Unbegründet ist auch der Einwand des Revisionswerbers, dass Verfallsklauseln nur für Schadenersatzansprüche herangezogen werden können, die auf fahrlässiger Schädigung beruhen. Die erstmalige Behauptung, er sei vom Geschäftsleiter der Beklagten sogar mit Misshandlungs-, wenn nicht sogar Verletzungsvorsatz geschädigt worden, weil dieser zumindest bedingt im Sinn des § 5 StGB in Kauf genommen habe, dass untergebene Mitarbeiter zu Schaden kommen, verstößt gegen das im Revisionsverfahren geltende Neuerungsverbot (§ 504 ZPO). Davon abgesehen ist dem Revisionswerber aber zu konzedieren, dass Mobbinghandlungen in der Regel auf Vorsatz beruhen. Dies kann schon aus dem für Mobbing charakteristischen systematischen, ausgrenzenden und prozesshaften Geschehen über einen längeren Zeitraum abgeleitet werden. Damit ist jedoch - ohne weitere Behauptungen des Betroffenen - noch nichts darüber ausgesagt, ob bei Mobbing auch allfällige Gesundheitsbeeinträchtigungen des Betroffenen in strafgesetzwidriger Weise herbeigeführt wurden.

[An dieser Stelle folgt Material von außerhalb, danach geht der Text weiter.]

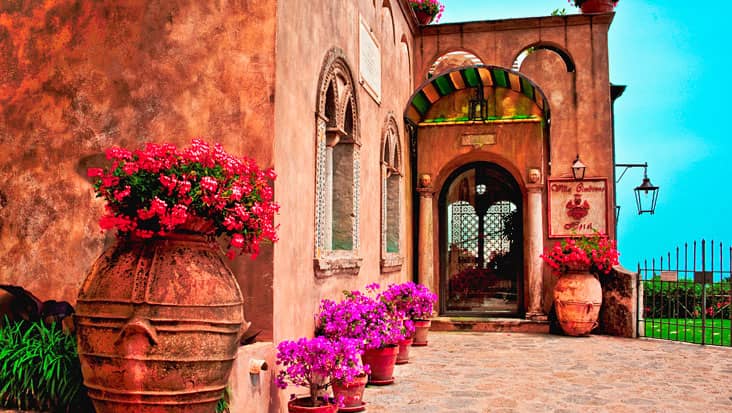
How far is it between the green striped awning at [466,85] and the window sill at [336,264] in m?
4.60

Die gegenständliche Verfallsklausel erfasst „Ansprüche aus einem diesem Kollektivvertrag unterliegenden Dienstverhältnis". Mangels Beschränkung auf bloße Erfüllungsansprüche, die etwa aus dem Dienstvertrag abgeleitet werden, sind auch Schadenersatzansprüche, die mit dem Dienstverhältnis in einem typischen Zusammenhang stehen, erfasst (9 ObA 70/91; 9 ObA 163/97d; 9 ObA 31/08m; RIS-Justiz RS0064226 ua). Der typische Zusammenhang liegt auch bei Schadenersatzansprüchen vor, die auf die Verletzung der aus dem Dienstverhältnis resultierenden Fürsorgepflicht gestützt werden. Das Dienstverhältnis ist in diesem Fall nicht bloß zufälliger Anlass des Anspruchs (vgl 9 ObA 352/98z ua). Bei der Frage, ob ein Anspruch von der Verfallsklausel erfasst ist, kommt es - mangels Einschränkung in der Verfallsklausel - nicht auf die Verschuldensform an. Es ist in der Regel nicht erheblich, ob etwa das vom Dienstnehmer begehrte Entgelt, das verfallen sein soll, vom Dienstgeber bewusst oder irrtümlich verkürzt wurde; es ist daher auch nicht bedeutend, ob der eingeklagte Schaden in Kauf genommen wurde oder nicht. Die Grenze der Sittenwidrigkeit einer Verfallsklausel verläuft vor allem dort, wo durch die Verfallsklausel die Geltendmachung eines Anspruchs übermäßig erschwert wird. Dies ist hier aber nicht der Fall.

Im Einzelfall kann auch die Berufung auf eine an sich zulässige Verfallsklausel sittenwidrig sein. Dies wird von der Rechtsprechung insbesondere dann angenommen, wenn der Dienstgeber dem Dienstnehmer die rechtzeitige Geltendmachung eines Anspruchs in einer Art und Weise erschwert oder praktisch unmöglich gemacht hat, die die spätere Berufung auf die Verfallsklausel als rechtsmissbräuchlich erscheinen lässt (9 ObA 86/01i ua). Derartiges wurde vom Kläger nicht geltend gemacht. Den Rechtsmissbrauch der Berufung auf die Verfallsklausel allein aus dem Inhalt der Forderung, die verfallen sein soll, abzuleiten, erscheint hingegen problematisch, ist doch das Bestehen einer Forderung Voraussetzung dafür, dass die Verfallsklausel überhaupt zum Tragen kommt. In diesem Sinn erkannte der Oberste Gerichtshof bereits, dass ein allgemeiner Rechtssatz, dass sich der Dienstgeber nicht auf die Verfallsklausel aus einem Kollektivvertrag berufen könne, wenn er selbst gegen kollektivvertragliche Bestimmungen verstoßen habe, dem Gesetz fremd ist (8 ObA 2286/96a ua).

Zusammenfassend wurde das Klagebegehren zurecht abgewiesen. Der unbegründeten Revision des Klägers muss ein Erfolg versagt bleiben.

Die Kostenentscheidung beruht auf den §§ 41, 50 ZPO.